24 Haziran’da sistem açıklarına baktık. Yargılamak, mahkum etmek gibi bir amacımız olmadı. Seçimi kontrol eden sistemler var. Ya hepsinin verilerinde ciddi bir yanılgı var ya da çok büyük bir toplum mühendisliği var. Sistemde bir sandıkta açık varsa, hepsinde teknik olarak olabilir. Biz 8 binde 250 bulduk. Bunu CHP’liler de AKP’liler de yapmışlar. MHP’liler de yapmışlar. Diğer partiler yapamamış. Hepsinin lehinde aleyhinde olan yerler var. Sistemde açık var, güçlü olanın kazanması kaçınılmaz buna göre.
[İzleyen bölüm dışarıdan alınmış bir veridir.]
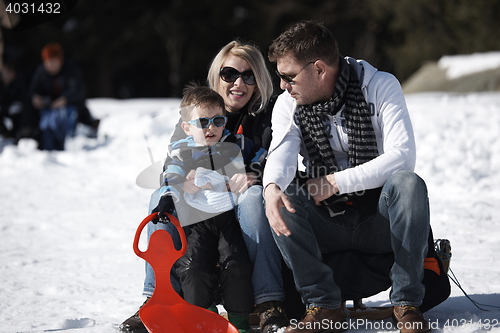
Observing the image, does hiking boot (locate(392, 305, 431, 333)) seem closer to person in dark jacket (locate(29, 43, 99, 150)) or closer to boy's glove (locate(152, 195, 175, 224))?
boy's glove (locate(152, 195, 175, 224))

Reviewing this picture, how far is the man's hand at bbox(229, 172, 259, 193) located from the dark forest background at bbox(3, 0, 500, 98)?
52.9 feet

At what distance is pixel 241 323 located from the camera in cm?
209

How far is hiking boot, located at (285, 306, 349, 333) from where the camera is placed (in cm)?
196

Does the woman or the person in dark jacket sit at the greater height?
the person in dark jacket

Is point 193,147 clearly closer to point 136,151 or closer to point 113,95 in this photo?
point 136,151

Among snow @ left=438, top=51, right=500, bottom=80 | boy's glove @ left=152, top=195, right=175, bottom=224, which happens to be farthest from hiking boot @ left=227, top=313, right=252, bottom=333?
snow @ left=438, top=51, right=500, bottom=80

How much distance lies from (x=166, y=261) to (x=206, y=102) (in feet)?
2.50

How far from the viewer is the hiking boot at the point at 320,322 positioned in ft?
6.44

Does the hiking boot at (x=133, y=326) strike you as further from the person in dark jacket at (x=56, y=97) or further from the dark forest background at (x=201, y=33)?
the dark forest background at (x=201, y=33)

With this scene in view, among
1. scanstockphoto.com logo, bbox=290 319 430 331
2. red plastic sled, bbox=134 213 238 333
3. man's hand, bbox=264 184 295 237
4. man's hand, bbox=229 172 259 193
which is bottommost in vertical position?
scanstockphoto.com logo, bbox=290 319 430 331

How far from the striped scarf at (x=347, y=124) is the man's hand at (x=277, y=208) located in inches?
13.5

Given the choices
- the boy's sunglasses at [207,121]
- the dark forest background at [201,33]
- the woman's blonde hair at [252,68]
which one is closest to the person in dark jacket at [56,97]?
the woman's blonde hair at [252,68]

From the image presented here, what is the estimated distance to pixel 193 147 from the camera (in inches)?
91.5

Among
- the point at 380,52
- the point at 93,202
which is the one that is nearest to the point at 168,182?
the point at 93,202
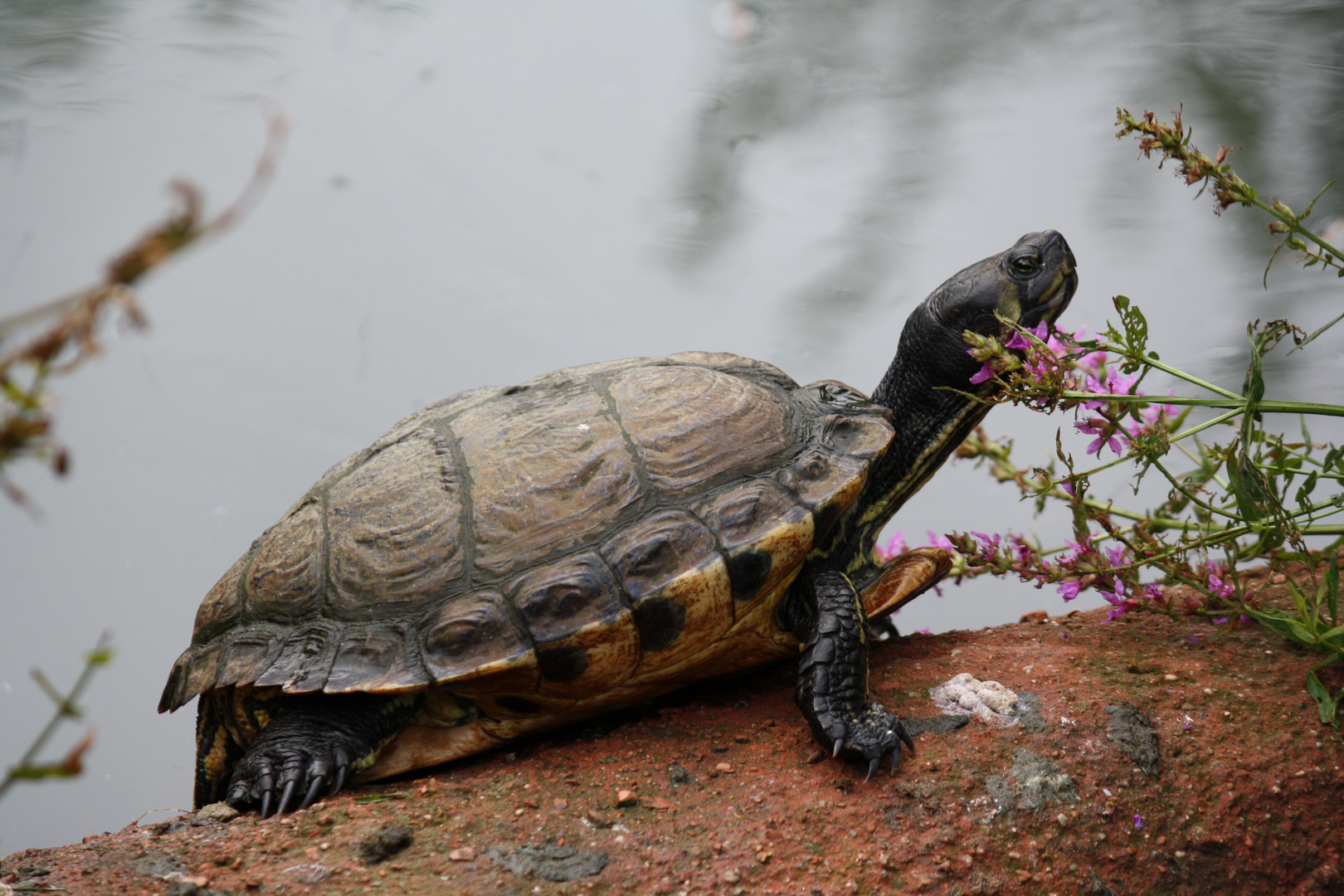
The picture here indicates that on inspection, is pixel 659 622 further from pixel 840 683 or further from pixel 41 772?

YSK, sistemin başı. Islak imzalı tutanakları yayınlıyor. Ancak tutanaklarla YSK’nın sitesindeki sonuçlar arasında fark olduğu görüldü. CHP, sistemin yarısını denetleyebiliyor. Saadet ve HDP bir miktarını. Oy ve Ötesi dediğimiz grup “Yüzde 28’ine birebir baktık” diyor ama çok ciddi hatalar var. AGİT, bir rapor yazmakla yetiniyor, hiç problem olmadığını söylüyor. Adil Seçim Platformu’nda ise zaten sistem çöktü. Yani denetleyen kim varsa, sorun var. Buna göre belki belediye belediye değil ama bu sistemde iktidar istemezse, muhalefet kazanamaz. Ya da bu önlemler alınır, sonuçlara bakılır.”